"This book is an introduction to Communism and, at the same time, its obituary." This is the first line of Communism: A History. Author Richard Pipes feels that, with the abandonment of Communism in Russia, people today can "draw up a balance sheet of a movement that dominated most of the 20th Century to determine whether its failure was due to human error or to flaws inherent in its very nature." This is Pipes' purpose for writing this book. He wishes to explore the depths of Communism to see if Communism is a viable idea that should be tried again, or if it is just another misstep in man's trial-and-error search for self rule.
According to Pipes, "Communism" was a term coined in Paris in the 1840s, and he refers to three related but distinct phenomena: an ideal, a program, and a regime set up to realize the ideal. In a note on the first page, Pipes makes it clear that socialism and communism are in fact the same organism, socialism being the first step toward the ideal government, communism. In the preface, the ideal, the program and the regime are explored. Tracing the origins of Communism from Plato's writing through the writings of Karl Marx and Friedrich Engels and on to Russia's "determined effort" to realize the dream of a full Communist state, Pipes chooses to concentrate on the implementation of Communism rather than on the ideal or the regime itself. Why? Because the idea and even the regime itself are relatively harmless; however the effort to establish the idea and maintain the regime have had enormous consequences on mankind.

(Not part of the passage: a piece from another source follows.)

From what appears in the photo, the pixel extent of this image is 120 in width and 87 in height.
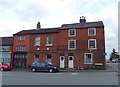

Richard Pipes is a Baird Professor of History, Emeritus, at Harvard University. Born in 1923 in Cieszyn, Poland, Richard Pipes left Poland in October 1939 and arrived in the United States in July 1940. He graduated from Cornell University in 1945 while on active service with the U.S. Air Force. After earning a PhD in History from Harvard University in 1950, he was Instructor and Lecturer in History and Literature at Harvard until 1958 when he became the Baird Professor of History at Harvard, until he retired in 1996. Also at Harvard Mr. Pipes served as Director of the Russian Research Center from 1968-1973. He is now the Baird Professor of History, Emeritus, at Harvard. In 1976, he was Chairman of the CIA's "Team B" to review Strategic Intelligence Estimates; from 1981-82, he was Director of East European and Soviet Affairs in President Ronald Reagan's National Security Council; and in 1992, he served as Expert Witness in the Russian Constitutional Court's Trial of the Communist Party of the Soviet Union. So you see Mr. Pipes is not a mere student of Communism expressing his thoughts in the hopes of impressing colleagues and friends. Mr. Pipes is a well-respected and sought after member of the upper echelons of intelligent society. His words should not be treated as if coming from on high, but they should be considered with due respect.
Pipes' writing style is formal but easy to understand, and he conveys his thoughts clearly. I'm not a college professor by any means, but neither am I a mental lightweight. I was able to read Communism: A History in the same manner I read Jane Austen or Hemingway. Pipes breaks down the elements of Communism into such small pieces that even those who only read "beach trash" could follow the concepts in this book. This once again speaks of the intelligence and the depth of knowledge that Pipes possesses on this subject. Only someone who has intimate knowledge and understanding of a subject is able to teach that subject to anyone who would ask it of him. Pipes does this with an admirable simplicity, leaving this reader in awe of his prowess.
Not everyone is interested in Communism, since the Cold War is over and few countries hold to this belief in the new millennium. However, I was drawn to the subject by the quest for knowledge. What if Mexico suddenly decided to become a Communist state? What if Cuba decided to become democratic? What if hostilities between China and the U.S. worsen? How would someone cross not only the language barrier but the great divide between democracy and communism in order to smooth things over? In my quest to understand the world not only in which I live now, but the one that came before me and the one still to come, I choose to have a better understanding of this type of government. Thankfully, Richard Pipes wrote this simple book that is able to explain the history, the implementation, and the effects of Communism. I sincerely hope that Mr. Pipes continues to write more on the subject, perhaps even something fictionalized to attract more readers. He Pipes certainly has the ability to do so, and I would love to see such a book come from his hands.